My system configuration is   :
Arch : ppc7400
kernel : 2.6.21
Memory : 512MB.
Filesystem : XFS

I am facing a strange problem !

When i do a read operation on a large file,  i am not getting the 
expected data (ie., it reads wrong data).

I  have written a simple read & write program, where it does the 
following :

1.allocate a buffer of 314MB
2.memset it to '5'
3.write this buffer to a file
4.fsync the file
5.close the file
6.open the same file
7.read the contents in chunksize of 4k into a buffer.
8.check the contents for '5'
    Here i am supposed to get only '5's, but i get some different value 
after some reads.

The interesting thing here is :  If i open the file with O_DIRECT, i 
don't see such inconsistency.

Due to this inconsistency, i am not able to untar a large file (600MB) 
properly.

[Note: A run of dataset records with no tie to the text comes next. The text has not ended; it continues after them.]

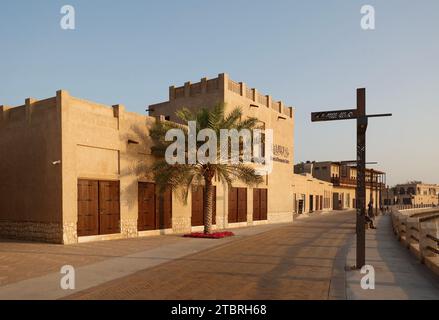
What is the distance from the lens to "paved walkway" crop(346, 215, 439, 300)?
346 inches

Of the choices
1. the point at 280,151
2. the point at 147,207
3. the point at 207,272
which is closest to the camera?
the point at 207,272

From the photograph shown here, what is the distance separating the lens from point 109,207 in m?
20.7

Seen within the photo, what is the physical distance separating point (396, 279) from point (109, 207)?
1519 centimetres

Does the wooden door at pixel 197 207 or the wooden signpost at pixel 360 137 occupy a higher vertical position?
the wooden signpost at pixel 360 137

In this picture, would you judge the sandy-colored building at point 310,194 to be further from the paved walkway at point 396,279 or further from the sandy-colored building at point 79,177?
the paved walkway at point 396,279

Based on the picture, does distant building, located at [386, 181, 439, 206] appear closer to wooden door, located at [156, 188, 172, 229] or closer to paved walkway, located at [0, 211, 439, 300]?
wooden door, located at [156, 188, 172, 229]

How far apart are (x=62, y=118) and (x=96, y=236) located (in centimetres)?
652

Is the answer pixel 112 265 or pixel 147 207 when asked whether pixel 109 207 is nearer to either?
pixel 147 207

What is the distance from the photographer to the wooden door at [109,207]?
66.4 ft

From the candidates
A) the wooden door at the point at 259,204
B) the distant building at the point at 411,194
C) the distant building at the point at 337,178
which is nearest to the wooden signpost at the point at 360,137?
the wooden door at the point at 259,204

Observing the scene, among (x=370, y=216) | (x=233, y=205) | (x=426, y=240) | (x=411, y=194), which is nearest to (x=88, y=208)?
(x=233, y=205)

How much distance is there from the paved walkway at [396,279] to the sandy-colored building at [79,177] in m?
12.6

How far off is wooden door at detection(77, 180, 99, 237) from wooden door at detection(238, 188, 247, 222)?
552 inches
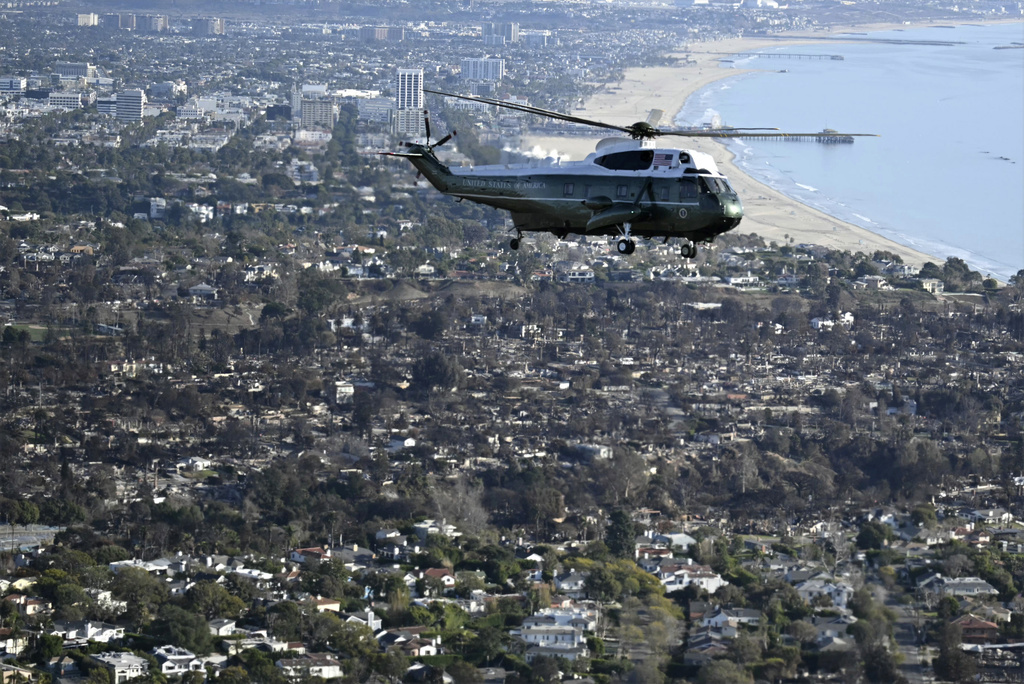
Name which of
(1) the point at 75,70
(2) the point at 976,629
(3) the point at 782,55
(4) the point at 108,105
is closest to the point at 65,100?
(4) the point at 108,105

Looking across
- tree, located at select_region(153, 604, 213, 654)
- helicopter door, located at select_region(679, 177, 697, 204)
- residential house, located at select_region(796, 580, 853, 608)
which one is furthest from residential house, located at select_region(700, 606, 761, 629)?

In the middle of untarring i get "Invalid headers".  Copy 
operations are also not happening properly, get "Structure needs 
cleanining" in the middle of copy. Even the compare on two same files 
shows me differences.

I guess all the above inconsistency is due to the "buffered read path". 
Some thing goes wrong in the flow of buffered reads.
I have checked the buffer inside the "do_generic_mapping_read" function 
(ie., before the copy_to_user ), even here there is inconsistency.

I checked the memory with memtest, and harddisk with smartmon tools, 
found no errors here. Also same problem is reproduced on different m/c's 
with similar configuration.

Is this a bug in kernel-2.6.21-PPC?
Please help me on finding out the problem.